TASK DETAILS
Carry the text about Resilient Power Puerto Rico forward from the point where it stops.

SELECTED TEXT
"""

On its website, the U.S. Coastal Marine Resource Center explains that it launched Resilient Power Puerto Rico in the hours after Hurricane Maria hit, based on the successful model it developed in New York’s hard-hit Rockaways district after Hurricane Sandy stormed ashore in 2012.

“Resilient Power Puerto Rico starts with nimble, targeted efforts to deliver solar generators to the most under-served areas of Puerto Rico as a relief measure to get communities powered up and back in contact, with a planned evolution into long-term disaster preparedness and clean energy solutions to impact the entire island,” the site notes.

The first phase in the three-part plan is “to bring as much energy to as many people as possible as quickly as possible, using a proven, mobile solar-electric system that targets the hardest-hit and most remote communities first,” the site states. “In this critical time immediately following the storm’s devastation, the solar hubs will address the basic needs to charge up devices and tools, boost communications, filter water, and connect with neighbours in a space that is bright throughout the day and night.”

Phase 2 will aim to deliver mobile solar-electric kits to Puerto Rico’s 78 municipalities by the end of 2017, setting up “solar hubs” in central plazas or other community gathering points. “Our solar technicians will train local residents during the cooperative installation. This ‘each one, teach one’ style of job training can power up more than the solar kits: it can help develop an island-wide work force capable of growing with the green economy.”

In Phase 3, ResilientPR will work through 2021 to promote solar electricity for every household on the island.

"""

(Scene-based reasoning rows)
"""

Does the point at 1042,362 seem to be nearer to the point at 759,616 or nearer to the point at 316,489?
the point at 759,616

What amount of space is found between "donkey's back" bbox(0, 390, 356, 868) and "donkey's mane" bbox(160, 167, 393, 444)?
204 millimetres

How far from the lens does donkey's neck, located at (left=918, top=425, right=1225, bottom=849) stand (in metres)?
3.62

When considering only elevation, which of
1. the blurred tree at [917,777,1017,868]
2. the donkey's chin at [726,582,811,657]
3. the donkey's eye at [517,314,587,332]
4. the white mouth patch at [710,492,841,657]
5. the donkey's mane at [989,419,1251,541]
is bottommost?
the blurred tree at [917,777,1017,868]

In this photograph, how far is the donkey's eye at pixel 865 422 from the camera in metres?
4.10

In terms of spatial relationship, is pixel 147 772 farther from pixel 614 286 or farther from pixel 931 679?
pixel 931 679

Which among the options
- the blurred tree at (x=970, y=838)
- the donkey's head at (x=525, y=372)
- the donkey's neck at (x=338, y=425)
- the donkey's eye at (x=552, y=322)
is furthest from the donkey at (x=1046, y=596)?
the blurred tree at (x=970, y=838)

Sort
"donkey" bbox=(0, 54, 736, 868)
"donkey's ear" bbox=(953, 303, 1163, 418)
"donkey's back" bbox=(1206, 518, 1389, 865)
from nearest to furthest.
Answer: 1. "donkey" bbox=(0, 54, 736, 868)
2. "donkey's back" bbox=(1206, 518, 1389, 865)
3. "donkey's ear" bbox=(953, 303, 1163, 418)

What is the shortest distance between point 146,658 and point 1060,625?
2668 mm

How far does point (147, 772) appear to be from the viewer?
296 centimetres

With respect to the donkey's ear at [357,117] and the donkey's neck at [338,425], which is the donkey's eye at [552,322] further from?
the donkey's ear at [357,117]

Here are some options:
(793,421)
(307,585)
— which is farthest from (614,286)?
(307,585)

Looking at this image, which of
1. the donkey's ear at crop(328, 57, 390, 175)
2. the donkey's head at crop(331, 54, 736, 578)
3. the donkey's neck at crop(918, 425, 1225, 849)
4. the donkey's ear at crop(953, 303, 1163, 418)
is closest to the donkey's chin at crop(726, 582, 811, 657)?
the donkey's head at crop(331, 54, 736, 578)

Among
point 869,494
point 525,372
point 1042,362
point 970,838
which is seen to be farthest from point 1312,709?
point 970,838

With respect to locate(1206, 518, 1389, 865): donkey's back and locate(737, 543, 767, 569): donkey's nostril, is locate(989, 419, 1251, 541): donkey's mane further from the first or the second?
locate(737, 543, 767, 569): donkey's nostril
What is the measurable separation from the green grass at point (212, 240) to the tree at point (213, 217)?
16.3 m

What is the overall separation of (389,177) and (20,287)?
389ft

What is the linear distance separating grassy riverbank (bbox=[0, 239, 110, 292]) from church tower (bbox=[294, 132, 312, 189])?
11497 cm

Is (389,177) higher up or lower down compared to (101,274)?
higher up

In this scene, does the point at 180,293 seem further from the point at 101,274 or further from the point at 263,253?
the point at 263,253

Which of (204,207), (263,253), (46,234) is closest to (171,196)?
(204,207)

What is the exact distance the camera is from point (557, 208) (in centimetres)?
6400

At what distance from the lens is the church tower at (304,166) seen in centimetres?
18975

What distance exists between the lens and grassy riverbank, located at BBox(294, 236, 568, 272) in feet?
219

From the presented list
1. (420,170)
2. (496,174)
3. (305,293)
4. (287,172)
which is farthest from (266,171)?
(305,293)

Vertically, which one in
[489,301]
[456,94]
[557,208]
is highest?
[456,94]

"""

OUTPUT OF THE EXERCISE
“Rather than perpetuate the island’s dependence on vulnerable distribution hardware and carbon-heavy fuel, we prioritize clean production of energy that allows each household to be self-reliant,” the site declares. “The process of fixing the old electrical infrastructure puts the connections to the residents last; Resilient Power Puerto Rico puts the people first.”

ResilientPR’s plan echoes a local power system specialist’s argument in a recent op ed for The Hill: That Puerto Rico needs a transformed grid to serve the island for the next 50 years.

“Elon Musk’s highly-publicized proposal to engage in Puerto Rico is very welcome and comes at the right time,” writes Ramon Cruz, a member of the U.S. Sierra Club’s National Board of Directors and former commissioner of the Puerto Rico Energy Commission. But “instead of rushing to privatization, the governor should form a multi-stakeholder task force with short-term deadlines that includes experts from the private sector, academia, labour unions, and civil society to analyze proposals and set priorities for transforming the system.”

The extra layer of planning and process is essential, he argues, because of the history and current condition of the Puerto Rico Electric Power Authority (PREPA), the island’s bankrupt electrical utility.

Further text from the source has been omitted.